== Records supplied ==
----

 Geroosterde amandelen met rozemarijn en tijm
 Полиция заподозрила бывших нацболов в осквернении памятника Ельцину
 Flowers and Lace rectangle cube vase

----

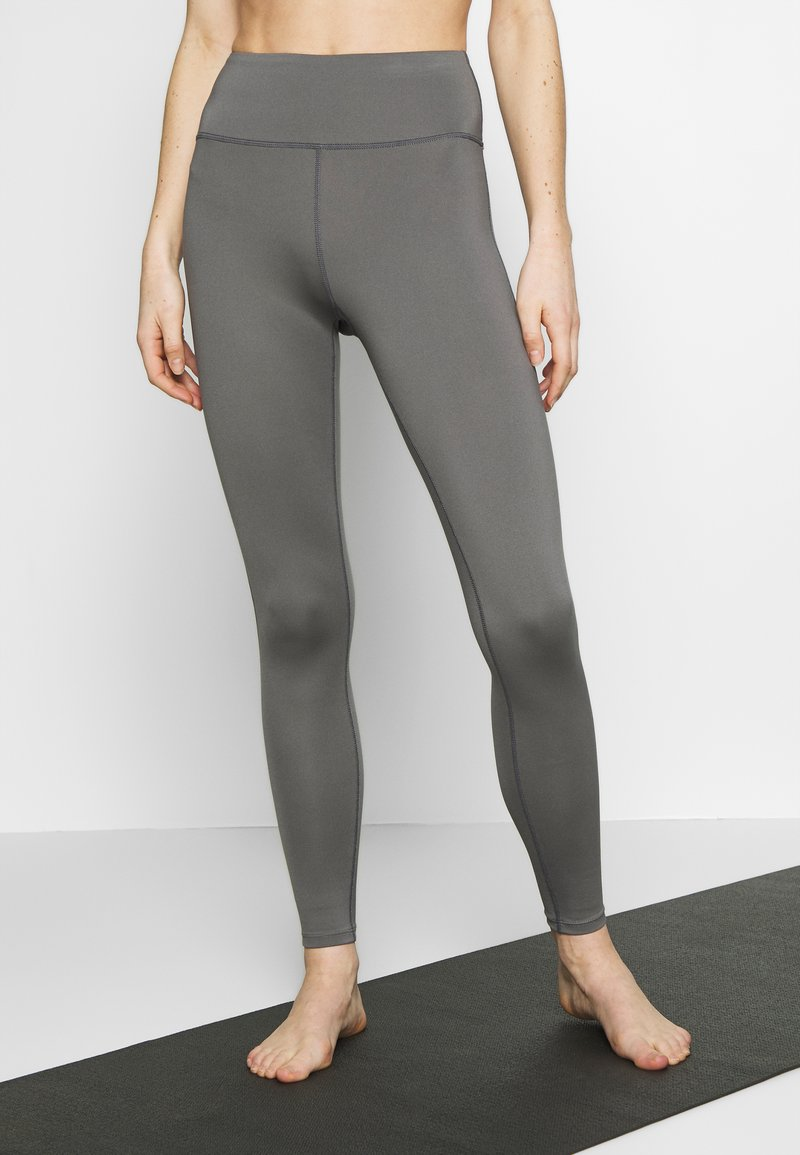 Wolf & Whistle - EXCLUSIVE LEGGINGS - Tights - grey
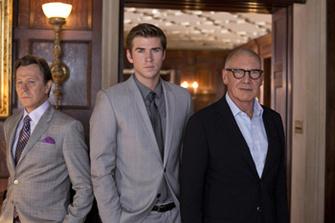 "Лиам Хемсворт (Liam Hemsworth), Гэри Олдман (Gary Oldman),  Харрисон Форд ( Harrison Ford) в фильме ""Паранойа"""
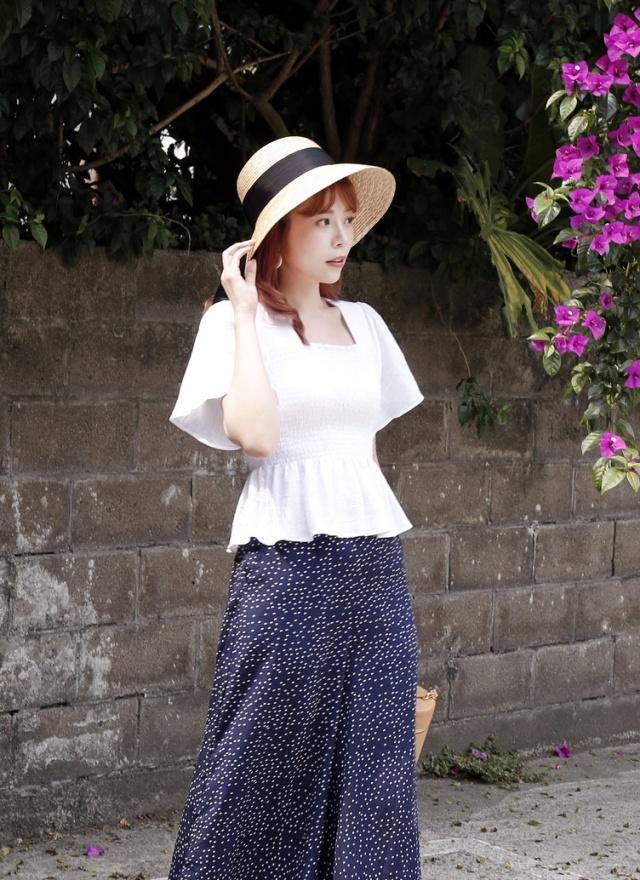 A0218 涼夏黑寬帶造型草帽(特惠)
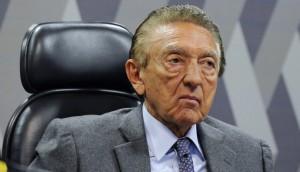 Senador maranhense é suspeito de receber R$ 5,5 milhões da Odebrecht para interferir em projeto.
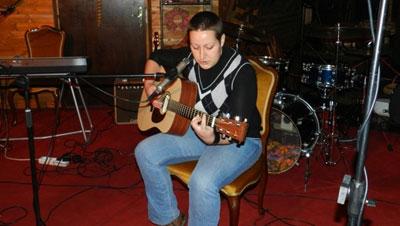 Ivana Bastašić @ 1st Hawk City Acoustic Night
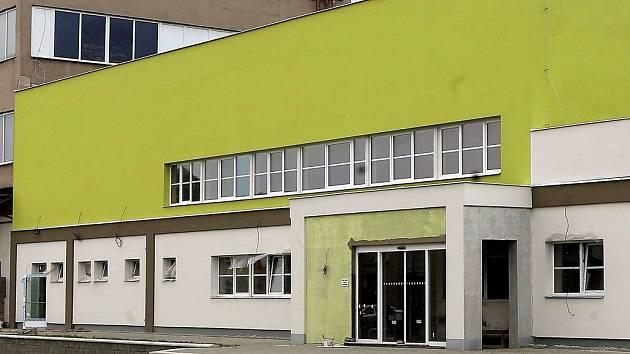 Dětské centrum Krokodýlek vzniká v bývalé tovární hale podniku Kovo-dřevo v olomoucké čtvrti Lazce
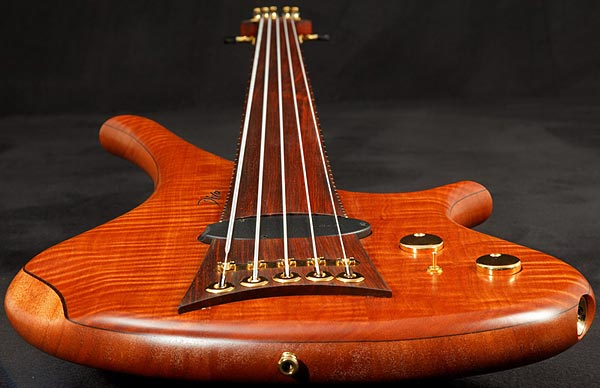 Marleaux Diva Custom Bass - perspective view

----

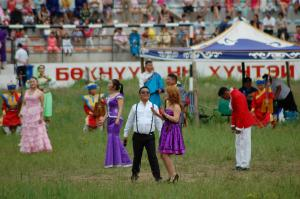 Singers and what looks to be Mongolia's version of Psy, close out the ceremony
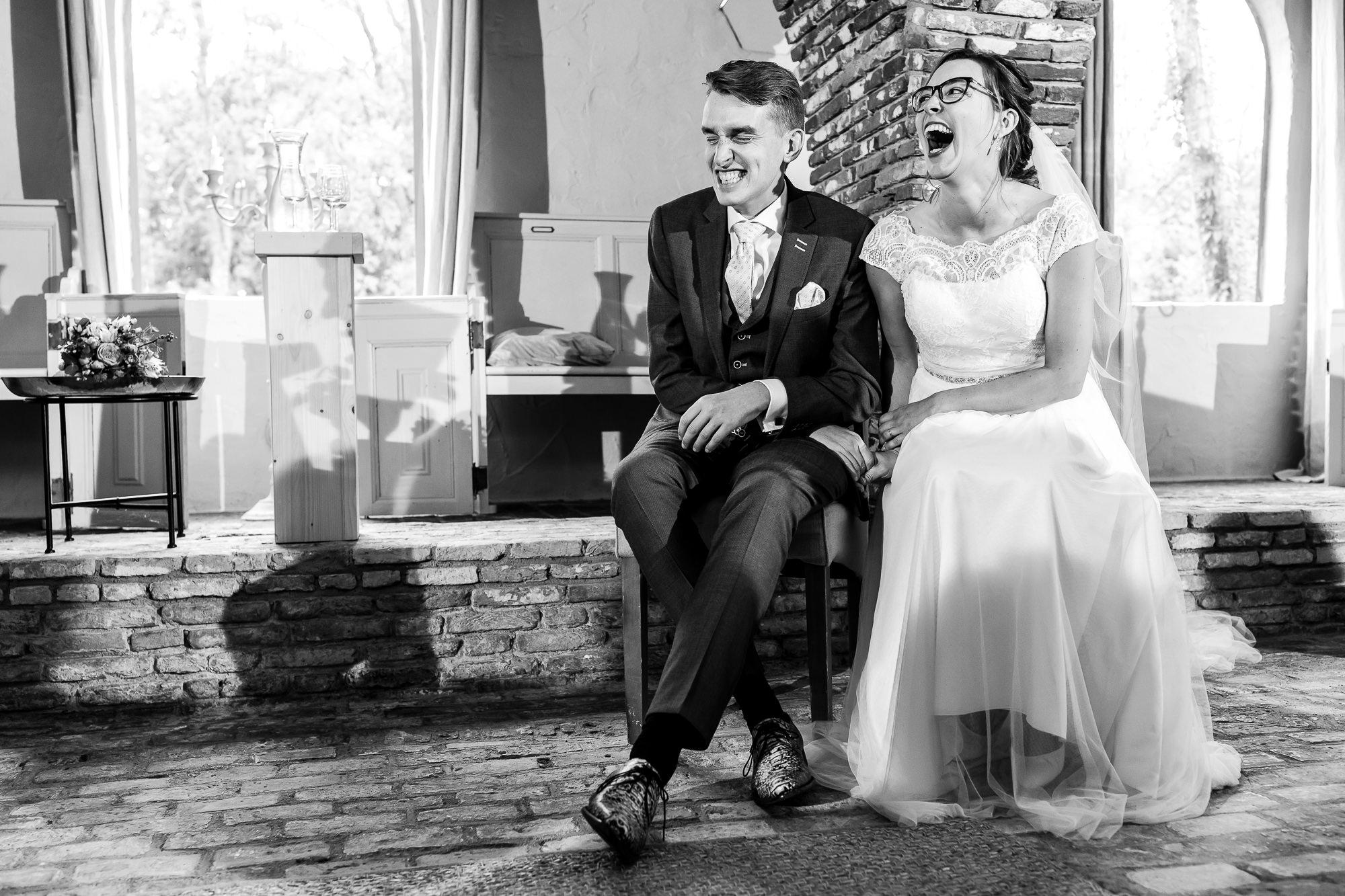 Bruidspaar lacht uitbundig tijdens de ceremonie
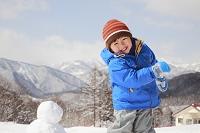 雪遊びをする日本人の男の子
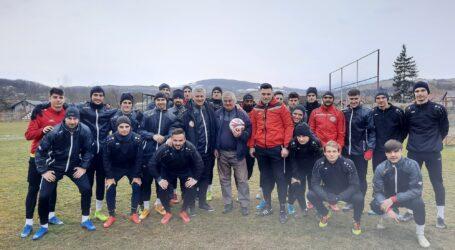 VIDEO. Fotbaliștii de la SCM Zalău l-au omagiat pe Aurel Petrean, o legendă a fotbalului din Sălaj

----

Leaving each picture behind, please give again exactly the lines above from the one with "Singers and what" through the one with "VIDEO. Fotbaliștii de", both included, and no others.

 Singers and what looks to be Mongolia's version of Psy, close out the ceremony
 Bruidspaar lacht uitbundig tijdens de ceremonie
 雪遊びをする日本人の男の子
 VIDEO. Fotbaliștii de la SCM Zalău l-au omagiat pe Aurel Petrean, o legendă a fotbalului din Sălaj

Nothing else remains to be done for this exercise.